When applying the classical multistep schemes for solving differential equations, one often faces the dilemma that smaller time steps are needed with higher-order schemes, making it impractical to use high-order schemes for stiff problems. We construct in this paper a new class of BDF and implicit-explicit (IMEX) schemes for parabolic type equations based on the Taylor expansions at time $t^{n+\beta}$ with $\beta > 1$ being a tunable parameter. These new schemes, with a suitable $\beta$, allow larger time steps at higher-order for stiff problems than that is allowed with a usual higher-order scheme. For parabolic type equations, we identify an explicit uniform multiplier for the new second- to fourth-order schemes, and conduct rigorously stability and error analysis by using the energy argument.

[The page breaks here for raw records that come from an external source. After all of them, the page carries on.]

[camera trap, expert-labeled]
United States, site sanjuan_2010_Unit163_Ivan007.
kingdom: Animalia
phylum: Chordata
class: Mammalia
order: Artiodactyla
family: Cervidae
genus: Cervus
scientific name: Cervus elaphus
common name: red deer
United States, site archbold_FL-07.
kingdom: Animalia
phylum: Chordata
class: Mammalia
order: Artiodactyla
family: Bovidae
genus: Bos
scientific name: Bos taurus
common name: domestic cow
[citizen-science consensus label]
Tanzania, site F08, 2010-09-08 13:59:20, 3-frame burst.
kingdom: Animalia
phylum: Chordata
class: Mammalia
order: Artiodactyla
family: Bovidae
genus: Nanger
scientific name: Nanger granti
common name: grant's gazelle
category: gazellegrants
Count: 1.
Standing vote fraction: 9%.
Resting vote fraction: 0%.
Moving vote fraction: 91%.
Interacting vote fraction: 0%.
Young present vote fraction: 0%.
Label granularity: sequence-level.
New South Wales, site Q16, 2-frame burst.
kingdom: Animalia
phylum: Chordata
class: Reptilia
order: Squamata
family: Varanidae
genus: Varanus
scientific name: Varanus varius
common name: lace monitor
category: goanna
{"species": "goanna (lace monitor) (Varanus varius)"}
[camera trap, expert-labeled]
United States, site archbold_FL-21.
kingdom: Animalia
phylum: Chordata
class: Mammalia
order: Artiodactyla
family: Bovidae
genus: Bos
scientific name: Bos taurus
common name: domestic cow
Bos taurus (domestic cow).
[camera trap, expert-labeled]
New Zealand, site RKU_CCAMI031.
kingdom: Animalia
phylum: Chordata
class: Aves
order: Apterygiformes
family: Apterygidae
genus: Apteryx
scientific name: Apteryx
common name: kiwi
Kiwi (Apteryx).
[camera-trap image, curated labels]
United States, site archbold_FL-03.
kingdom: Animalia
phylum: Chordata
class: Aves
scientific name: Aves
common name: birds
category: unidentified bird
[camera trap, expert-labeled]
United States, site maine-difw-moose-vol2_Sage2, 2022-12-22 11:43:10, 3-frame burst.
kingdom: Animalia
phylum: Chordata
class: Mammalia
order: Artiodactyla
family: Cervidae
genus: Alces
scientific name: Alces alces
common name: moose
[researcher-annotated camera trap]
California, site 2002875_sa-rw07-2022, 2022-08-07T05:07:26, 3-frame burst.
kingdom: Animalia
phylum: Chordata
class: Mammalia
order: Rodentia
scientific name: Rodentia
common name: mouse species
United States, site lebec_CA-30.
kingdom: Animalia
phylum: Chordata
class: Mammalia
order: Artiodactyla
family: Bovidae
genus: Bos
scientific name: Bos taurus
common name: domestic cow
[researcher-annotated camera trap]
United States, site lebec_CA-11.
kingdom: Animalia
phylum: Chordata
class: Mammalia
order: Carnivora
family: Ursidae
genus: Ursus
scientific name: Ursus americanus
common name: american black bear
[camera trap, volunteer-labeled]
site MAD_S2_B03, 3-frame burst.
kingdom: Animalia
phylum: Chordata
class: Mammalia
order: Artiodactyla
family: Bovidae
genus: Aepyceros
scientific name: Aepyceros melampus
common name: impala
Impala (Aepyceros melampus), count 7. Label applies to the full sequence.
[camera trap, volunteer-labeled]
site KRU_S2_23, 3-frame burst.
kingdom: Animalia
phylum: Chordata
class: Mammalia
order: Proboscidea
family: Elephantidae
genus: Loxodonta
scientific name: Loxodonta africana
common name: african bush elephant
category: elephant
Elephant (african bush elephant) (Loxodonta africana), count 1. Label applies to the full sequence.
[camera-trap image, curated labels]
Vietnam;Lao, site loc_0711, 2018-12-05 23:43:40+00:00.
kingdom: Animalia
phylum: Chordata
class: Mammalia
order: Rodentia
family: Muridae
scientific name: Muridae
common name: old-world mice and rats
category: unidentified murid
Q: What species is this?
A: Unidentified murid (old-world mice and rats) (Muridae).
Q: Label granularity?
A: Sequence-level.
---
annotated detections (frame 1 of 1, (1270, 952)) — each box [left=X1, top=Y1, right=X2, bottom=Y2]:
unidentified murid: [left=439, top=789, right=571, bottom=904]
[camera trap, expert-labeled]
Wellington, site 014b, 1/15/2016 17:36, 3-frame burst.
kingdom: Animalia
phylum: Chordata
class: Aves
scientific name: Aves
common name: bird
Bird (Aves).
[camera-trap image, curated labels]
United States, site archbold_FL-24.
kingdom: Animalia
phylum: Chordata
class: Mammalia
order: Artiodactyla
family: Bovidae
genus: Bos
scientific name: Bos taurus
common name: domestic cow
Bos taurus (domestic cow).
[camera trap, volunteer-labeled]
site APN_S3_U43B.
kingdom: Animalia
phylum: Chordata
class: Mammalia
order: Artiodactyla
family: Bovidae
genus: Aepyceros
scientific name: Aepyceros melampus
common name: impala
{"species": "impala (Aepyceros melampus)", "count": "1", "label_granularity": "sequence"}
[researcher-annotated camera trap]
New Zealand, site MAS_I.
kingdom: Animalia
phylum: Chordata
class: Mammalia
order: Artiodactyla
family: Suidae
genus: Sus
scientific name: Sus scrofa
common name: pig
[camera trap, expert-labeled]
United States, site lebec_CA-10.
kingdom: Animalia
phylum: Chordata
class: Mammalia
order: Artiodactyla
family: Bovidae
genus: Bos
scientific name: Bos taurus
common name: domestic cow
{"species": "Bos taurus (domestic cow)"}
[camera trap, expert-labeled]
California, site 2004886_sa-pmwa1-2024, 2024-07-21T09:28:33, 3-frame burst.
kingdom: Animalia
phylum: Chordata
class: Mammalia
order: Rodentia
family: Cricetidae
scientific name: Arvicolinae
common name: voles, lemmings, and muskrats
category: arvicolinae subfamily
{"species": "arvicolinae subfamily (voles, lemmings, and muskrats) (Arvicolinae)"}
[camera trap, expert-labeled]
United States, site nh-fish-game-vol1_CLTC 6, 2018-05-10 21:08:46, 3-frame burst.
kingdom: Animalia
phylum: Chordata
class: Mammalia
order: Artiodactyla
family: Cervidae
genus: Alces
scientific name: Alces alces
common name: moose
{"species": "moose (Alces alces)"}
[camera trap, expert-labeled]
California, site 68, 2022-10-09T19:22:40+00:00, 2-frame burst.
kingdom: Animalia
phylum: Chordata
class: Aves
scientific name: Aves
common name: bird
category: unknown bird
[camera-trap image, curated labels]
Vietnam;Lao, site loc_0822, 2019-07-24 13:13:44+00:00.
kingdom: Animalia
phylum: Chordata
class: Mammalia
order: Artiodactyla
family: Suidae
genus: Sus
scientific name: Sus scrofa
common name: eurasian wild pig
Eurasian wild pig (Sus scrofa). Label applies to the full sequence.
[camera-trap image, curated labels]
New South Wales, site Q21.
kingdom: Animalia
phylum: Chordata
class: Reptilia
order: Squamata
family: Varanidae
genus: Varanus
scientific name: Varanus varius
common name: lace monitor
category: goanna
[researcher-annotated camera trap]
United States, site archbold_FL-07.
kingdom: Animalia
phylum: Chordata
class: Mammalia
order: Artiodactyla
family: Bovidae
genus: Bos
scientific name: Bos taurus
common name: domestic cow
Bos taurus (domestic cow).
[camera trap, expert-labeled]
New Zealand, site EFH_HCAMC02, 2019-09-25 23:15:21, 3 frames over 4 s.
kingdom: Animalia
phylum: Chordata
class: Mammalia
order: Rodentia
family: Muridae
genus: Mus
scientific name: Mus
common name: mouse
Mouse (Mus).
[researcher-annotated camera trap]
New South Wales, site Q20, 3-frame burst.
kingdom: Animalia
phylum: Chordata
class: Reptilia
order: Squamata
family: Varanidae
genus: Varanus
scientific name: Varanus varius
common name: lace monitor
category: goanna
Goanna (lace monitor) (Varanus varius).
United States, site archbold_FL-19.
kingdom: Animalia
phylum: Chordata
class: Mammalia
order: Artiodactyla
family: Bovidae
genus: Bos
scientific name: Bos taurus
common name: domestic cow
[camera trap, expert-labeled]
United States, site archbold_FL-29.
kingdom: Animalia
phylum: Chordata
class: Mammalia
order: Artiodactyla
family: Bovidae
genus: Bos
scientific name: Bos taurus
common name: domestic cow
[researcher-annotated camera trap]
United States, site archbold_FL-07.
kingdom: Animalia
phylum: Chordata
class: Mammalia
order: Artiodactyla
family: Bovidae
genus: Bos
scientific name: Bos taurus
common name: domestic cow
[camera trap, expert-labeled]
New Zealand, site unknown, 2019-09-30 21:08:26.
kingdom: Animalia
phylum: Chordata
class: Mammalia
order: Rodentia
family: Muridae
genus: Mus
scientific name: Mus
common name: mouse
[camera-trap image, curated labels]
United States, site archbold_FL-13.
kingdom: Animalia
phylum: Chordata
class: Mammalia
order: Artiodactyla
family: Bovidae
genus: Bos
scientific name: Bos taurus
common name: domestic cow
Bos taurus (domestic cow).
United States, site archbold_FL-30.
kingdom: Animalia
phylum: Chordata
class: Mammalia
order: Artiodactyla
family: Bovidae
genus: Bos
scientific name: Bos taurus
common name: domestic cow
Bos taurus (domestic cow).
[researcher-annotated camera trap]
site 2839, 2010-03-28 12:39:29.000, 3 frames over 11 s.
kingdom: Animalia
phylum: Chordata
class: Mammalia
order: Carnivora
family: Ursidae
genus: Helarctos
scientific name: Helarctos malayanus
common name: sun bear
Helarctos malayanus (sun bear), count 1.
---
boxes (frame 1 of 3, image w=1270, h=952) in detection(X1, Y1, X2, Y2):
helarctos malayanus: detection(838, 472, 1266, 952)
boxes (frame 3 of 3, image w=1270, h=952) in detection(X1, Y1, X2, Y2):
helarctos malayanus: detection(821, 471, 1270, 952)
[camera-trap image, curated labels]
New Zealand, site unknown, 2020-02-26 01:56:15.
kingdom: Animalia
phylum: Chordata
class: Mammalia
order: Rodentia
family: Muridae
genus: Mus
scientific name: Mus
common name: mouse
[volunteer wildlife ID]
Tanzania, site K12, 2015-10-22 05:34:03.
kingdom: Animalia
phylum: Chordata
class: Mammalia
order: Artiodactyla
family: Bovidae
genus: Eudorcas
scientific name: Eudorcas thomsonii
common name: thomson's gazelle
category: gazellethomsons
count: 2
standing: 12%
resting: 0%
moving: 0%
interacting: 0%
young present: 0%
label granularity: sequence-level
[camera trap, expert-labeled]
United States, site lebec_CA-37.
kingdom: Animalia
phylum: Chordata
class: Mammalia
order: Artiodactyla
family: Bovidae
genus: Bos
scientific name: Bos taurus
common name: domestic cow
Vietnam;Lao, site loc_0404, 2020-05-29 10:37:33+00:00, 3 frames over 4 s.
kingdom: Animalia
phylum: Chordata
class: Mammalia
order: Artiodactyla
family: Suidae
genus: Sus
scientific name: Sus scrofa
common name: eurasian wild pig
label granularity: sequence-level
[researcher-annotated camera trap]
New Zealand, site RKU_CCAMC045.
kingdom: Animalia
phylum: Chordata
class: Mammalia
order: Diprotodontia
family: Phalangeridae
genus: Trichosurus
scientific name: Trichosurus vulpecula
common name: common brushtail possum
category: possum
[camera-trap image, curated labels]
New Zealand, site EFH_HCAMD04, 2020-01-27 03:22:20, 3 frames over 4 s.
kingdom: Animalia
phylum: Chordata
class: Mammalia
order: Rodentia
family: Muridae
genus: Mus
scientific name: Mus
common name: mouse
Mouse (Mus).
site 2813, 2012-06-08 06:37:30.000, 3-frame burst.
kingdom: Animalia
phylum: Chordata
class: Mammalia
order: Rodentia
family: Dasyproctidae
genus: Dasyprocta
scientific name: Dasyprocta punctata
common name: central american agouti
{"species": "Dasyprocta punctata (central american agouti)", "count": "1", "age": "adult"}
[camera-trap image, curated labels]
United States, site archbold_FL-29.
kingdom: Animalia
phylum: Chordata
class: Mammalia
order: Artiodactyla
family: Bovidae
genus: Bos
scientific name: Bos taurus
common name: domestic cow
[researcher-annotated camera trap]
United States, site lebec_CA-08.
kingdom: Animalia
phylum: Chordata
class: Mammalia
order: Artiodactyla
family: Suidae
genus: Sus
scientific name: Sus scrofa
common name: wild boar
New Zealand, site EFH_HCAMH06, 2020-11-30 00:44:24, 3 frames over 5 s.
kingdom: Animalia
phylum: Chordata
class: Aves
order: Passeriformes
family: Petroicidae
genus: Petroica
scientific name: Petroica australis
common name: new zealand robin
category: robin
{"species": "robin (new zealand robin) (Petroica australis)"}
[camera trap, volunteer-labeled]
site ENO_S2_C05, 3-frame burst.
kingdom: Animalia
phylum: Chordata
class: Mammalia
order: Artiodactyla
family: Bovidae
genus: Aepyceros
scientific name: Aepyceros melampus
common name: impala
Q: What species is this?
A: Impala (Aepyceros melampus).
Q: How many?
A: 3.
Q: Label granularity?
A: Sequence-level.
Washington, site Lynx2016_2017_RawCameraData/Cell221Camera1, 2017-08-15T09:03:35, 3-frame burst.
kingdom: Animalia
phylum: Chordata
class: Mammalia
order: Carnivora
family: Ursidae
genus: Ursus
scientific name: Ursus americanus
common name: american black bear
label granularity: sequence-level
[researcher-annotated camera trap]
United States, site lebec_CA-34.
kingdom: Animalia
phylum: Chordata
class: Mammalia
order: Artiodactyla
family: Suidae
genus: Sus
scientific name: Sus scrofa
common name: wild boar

We also present ample numerical examples to validate our findings.

翻译：在应用经典多步格式求解微分方程时，常面临高阶格式需采用更小时步长的困境，这使得高阶格式难以用于刚性问题。本文基于在时间$t^{n+\beta}$处（其中$\beta > 1$为可调参数）的泰勒展开，构造了一类适用于抛物型方程的新型BDF与隐式-显式（IMEX）格式。通过选取合适的$\beta$，这些新格式对刚性问题允许比常规高阶格式更大的时步步长。针对抛物型方程，我们确定了新格式（二阶至四阶）的显式统一乘子，并采用能量论证严格开展了稳定性与误差分析。同时，我们通过大量数值算例验证了理论结果。